Rewrite the listing below, substituting "junction box" for each occurrence of "utility box" and leaving every other character unchanged.
####################
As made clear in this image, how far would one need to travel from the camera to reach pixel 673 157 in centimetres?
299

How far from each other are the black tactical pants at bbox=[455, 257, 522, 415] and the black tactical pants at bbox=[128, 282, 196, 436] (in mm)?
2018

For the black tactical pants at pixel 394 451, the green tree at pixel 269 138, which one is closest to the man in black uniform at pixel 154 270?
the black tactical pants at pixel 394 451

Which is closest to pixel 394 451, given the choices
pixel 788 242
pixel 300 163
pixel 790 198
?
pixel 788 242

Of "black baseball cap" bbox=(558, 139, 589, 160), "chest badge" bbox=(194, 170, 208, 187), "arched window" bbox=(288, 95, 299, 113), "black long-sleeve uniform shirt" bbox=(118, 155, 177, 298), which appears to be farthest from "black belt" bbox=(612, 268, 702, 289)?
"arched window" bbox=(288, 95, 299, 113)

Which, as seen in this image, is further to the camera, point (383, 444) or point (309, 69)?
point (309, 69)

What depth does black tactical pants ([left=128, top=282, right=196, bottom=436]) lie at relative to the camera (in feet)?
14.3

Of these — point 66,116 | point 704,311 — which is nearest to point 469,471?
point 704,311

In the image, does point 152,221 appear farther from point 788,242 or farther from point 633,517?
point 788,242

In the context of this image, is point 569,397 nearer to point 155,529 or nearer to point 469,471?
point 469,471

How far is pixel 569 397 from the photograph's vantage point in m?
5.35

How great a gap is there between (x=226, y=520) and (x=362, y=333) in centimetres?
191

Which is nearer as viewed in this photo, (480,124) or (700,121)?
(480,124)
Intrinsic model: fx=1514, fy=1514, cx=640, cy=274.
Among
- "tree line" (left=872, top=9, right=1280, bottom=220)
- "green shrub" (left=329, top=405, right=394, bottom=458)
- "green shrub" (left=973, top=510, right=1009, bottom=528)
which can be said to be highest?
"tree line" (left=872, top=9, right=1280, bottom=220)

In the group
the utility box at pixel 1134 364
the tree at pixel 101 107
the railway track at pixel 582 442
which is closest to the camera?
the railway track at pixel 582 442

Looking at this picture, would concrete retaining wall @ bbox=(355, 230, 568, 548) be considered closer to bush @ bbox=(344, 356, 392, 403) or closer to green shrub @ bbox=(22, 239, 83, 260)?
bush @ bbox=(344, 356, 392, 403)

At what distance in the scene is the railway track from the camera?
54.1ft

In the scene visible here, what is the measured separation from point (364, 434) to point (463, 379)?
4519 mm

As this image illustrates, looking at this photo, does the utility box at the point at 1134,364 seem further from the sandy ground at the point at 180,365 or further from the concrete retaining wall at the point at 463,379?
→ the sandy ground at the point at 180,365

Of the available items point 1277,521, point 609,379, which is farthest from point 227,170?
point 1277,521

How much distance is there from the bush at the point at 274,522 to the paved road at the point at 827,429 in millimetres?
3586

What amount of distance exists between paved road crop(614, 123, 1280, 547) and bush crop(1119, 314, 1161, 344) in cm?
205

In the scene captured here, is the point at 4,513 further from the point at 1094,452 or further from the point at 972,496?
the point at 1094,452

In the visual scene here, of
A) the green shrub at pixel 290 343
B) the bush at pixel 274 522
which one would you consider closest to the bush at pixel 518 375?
####################
* _TASK OUTPUT_
As made clear in this image, how far would one need to travel from the camera to reach pixel 673 157 in centimetres?
299

How far from each other are the black tactical pants at bbox=[455, 257, 522, 415] and the black tactical pants at bbox=[128, 282, 196, 436] (in mm)?
2018

For the black tactical pants at pixel 394 451, the green tree at pixel 269 138, which one is closest to the man in black uniform at pixel 154 270?
the black tactical pants at pixel 394 451

Which is closest to pixel 394 451, given the choices
pixel 788 242
pixel 300 163
pixel 790 198
?
pixel 788 242

Of "black baseball cap" bbox=(558, 139, 589, 160), "chest badge" bbox=(194, 170, 208, 187), "arched window" bbox=(288, 95, 299, 113), "black long-sleeve uniform shirt" bbox=(118, 155, 177, 298), which appears to be farthest from "black belt" bbox=(612, 268, 702, 289)?
"arched window" bbox=(288, 95, 299, 113)

Which, as seen in this image, is further to the camera, point (383, 444) or point (309, 69)?
point (309, 69)

What depth does black tactical pants ([left=128, top=282, right=196, bottom=436]) lie at relative to the camera (in feet)?
14.3

Of these — point 66,116 | point 704,311 — which is nearest to point 469,471?
point 704,311

In the image, does point 152,221 appear farther from point 788,242 or farther from point 633,517?
point 788,242

In the context of this image, is point 569,397 nearer to point 155,529 or nearer to point 469,471?
point 469,471

How far is pixel 569 397 from the photograph's vantage point in m?
5.35

How great a gap is there between (x=226, y=520) and (x=362, y=333) in centimetres?
191

Which is nearer as viewed in this photo, (480,124) or (700,121)?
(480,124)
Intrinsic model: fx=1514, fy=1514, cx=640, cy=274.
Among
- "tree line" (left=872, top=9, right=1280, bottom=220)
- "green shrub" (left=329, top=405, right=394, bottom=458)
- "green shrub" (left=973, top=510, right=1009, bottom=528)
which can be said to be highest?
"tree line" (left=872, top=9, right=1280, bottom=220)

In the group
the junction box at pixel 1134 364
the tree at pixel 101 107
the railway track at pixel 582 442
which is closest to the camera?
the railway track at pixel 582 442

Looking at this picture, would concrete retaining wall @ bbox=(355, 230, 568, 548) be considered closer to bush @ bbox=(344, 356, 392, 403) or closer to green shrub @ bbox=(22, 239, 83, 260)?
bush @ bbox=(344, 356, 392, 403)

At what distance in the scene is the railway track from the camera?
54.1ft

In the scene visible here, what is the measured separation from point (364, 434) to point (463, 379)?
4519 mm

As this image illustrates, looking at this photo, does the junction box at the point at 1134,364 seem further from the sandy ground at the point at 180,365 or further from the concrete retaining wall at the point at 463,379?
→ the sandy ground at the point at 180,365

Of the available items point 1277,521, point 609,379, which is farthest from point 227,170?
point 1277,521

How much distance is there from the bush at the point at 274,522 to the paved road at the point at 827,429 in millimetres?
3586

What amount of distance exists between paved road crop(614, 123, 1280, 547) and bush crop(1119, 314, 1161, 344) in cm?
205

In the scene captured here, is the point at 4,513 further from the point at 1094,452 or further from the point at 972,496?
the point at 1094,452

In the visual scene here, of
A) the green shrub at pixel 290 343
B) the bush at pixel 274 522
which one would you consider closest to the bush at pixel 518 375?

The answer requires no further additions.